**OBJECTIVE:** Reproduce word for word the part of the Olympics and Austrian athletes notebook below that starts at the words "SELECT ?athleteLabel ?medalLabel" and ends after "dbo:year ?year .".

**EXCERPTED PASSAGE:**

## Olympics and Austrian athletes

Contents
1. Lists all Austrian Gold Medalists
2. Lists the names of every athlete, with at least one medal, alongside their total number of medals (sorted by the number of medals)
3. Search for an athlete, show when and where the athlete took part in OG - and if available list the medal won

### Uncomment if not installed

In [1]:
# import sys
# !{sys.executable} -m pip install rdflib pandas

In [2]:
from rdflib import Graph
import pandas as pd

### Import ttl files

Switch between the data source folder for turtle files.  
"ttl" imports the files generated with OpenRefine  
"tarql" imports the files generated with tarql

In [3]:
source = "ttl"
# source = "tarql"

In [4]:
g = Graph()
g.parse(source + "/Athletes.ttl", format="turtle")
print(len(g))

15317


In [5]:
g.parse("ttl/NOC_Regions.ttl", format="turtle")
print(len(g))

15547


In [6]:
g.parse(source + "/Games.ttl", format="turtle")
print(len(g))

15832


In [7]:
g.parse(source + "/Events.ttl", format="turtle")
print(len(g))

17143


In [8]:
g.parse("ttl/Medals.ttl", format="turtle")
print(len(g))

17146


In [9]:
g.parse(source + "/Instance.ttl", format="turtle")
print(len(g))

32442


## 1. Lists all Austrian Gold Medalists

In [10]:
result = g.query("""

    PREFIX foaf:  <http://xmlns.com/foaf/0.1/>
    PREFIX rdfs: <http://www.w3.org/2000/01/rdf-schema#>
    PREFIX dbo: <http://dbpedia.org/ontology/>
    PREFIX ex: <http://example.org/ontology/olympics/>
    PREFIX noc: <http://example.org/resource/olympics/NOC/>

    SELECT ?athleteLabel ?medalLabel ?cityName ?year
    WHERE {
        ?instance ex:athlete ?athlete;
                  ex:medal ?medal;
                  ex:games ?games;
                  ex:event ?event .
                  
        ?athlete rdfs:label ?athleteLabel .
        
        ?medal rdfs:label ?medalLabel .
        
        ?games dbo:location ?city ;
        ex:season ?season;
        dbo:year ?year .
        
        ?city rdfs:label ?cityName .
         
        ?season rdfs:label ?seasonName .
        
        FILTER CONTAINS(?medalLabel,"Gold") .

    }
    ORDER BY DESC(?year)
    
""")

print("Total ",len(result))

pd.set_option('display.max_rows', 500)
df = pd.DataFrame(result, columns=result.vars)

**MATERIAL PROVIDED:**
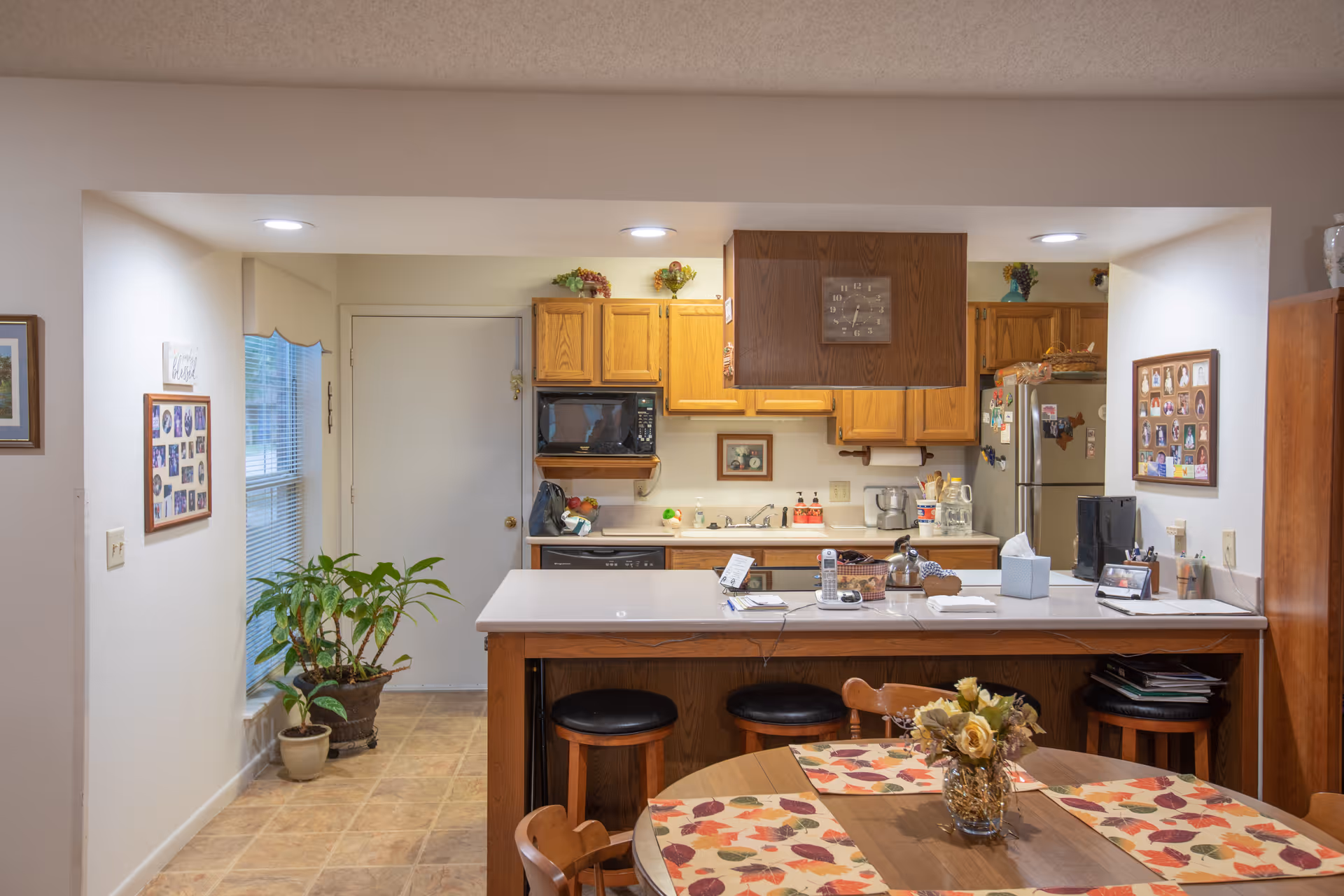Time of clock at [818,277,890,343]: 6:32
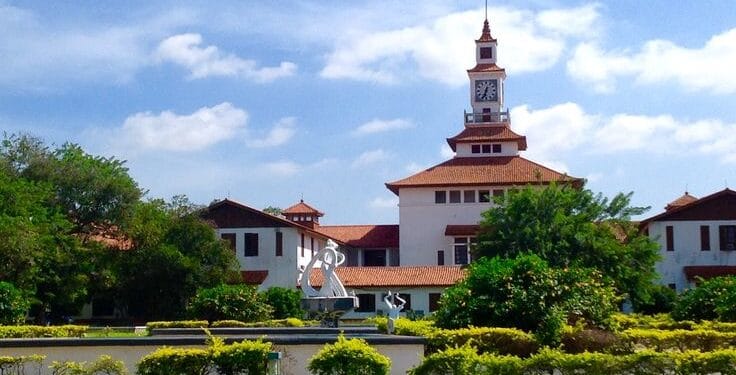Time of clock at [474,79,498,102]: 12:33
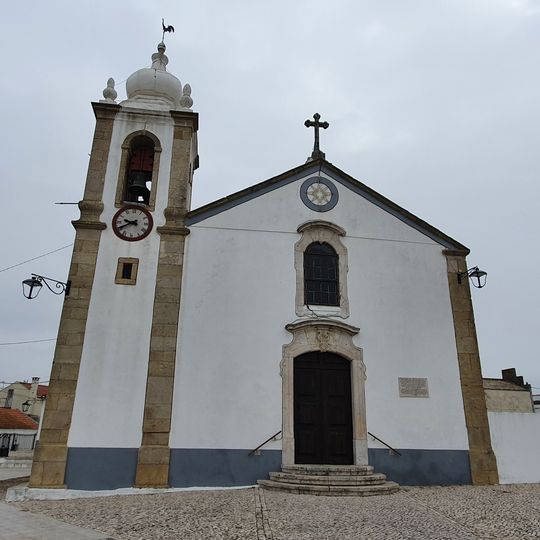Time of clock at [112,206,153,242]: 9:40
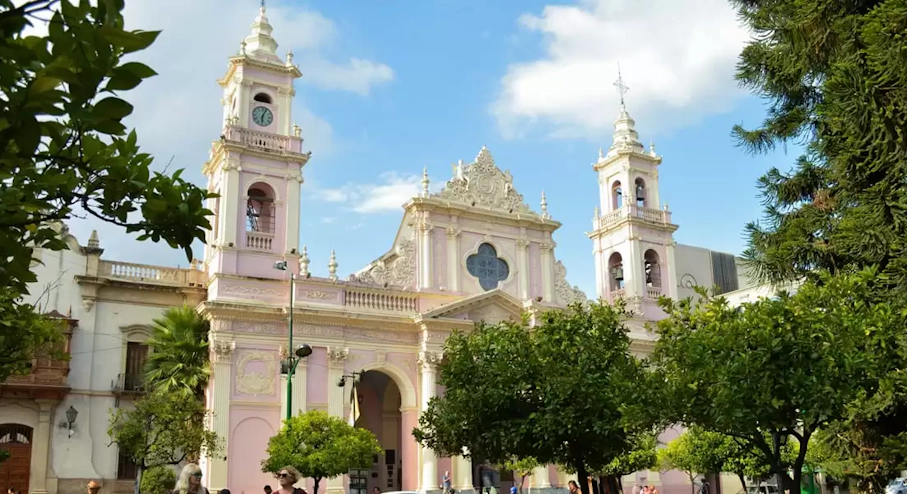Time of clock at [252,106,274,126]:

**ANSWER FOR THE TASK:**
SELECT ?athleteLabel ?medalLabel ?cityName ?year
    WHERE {
        ?instance ex:athlete ?athlete;
                  ex:medal ?medal;
                  ex:games ?games;
                  ex:event ?event .
                  
        ?athlete rdfs:label ?athleteLabel .
        
        ?medal rdfs:label ?medalLabel .
        
        ?games dbo:location ?city ;
        ex:season ?season;
        dbo:year ?year .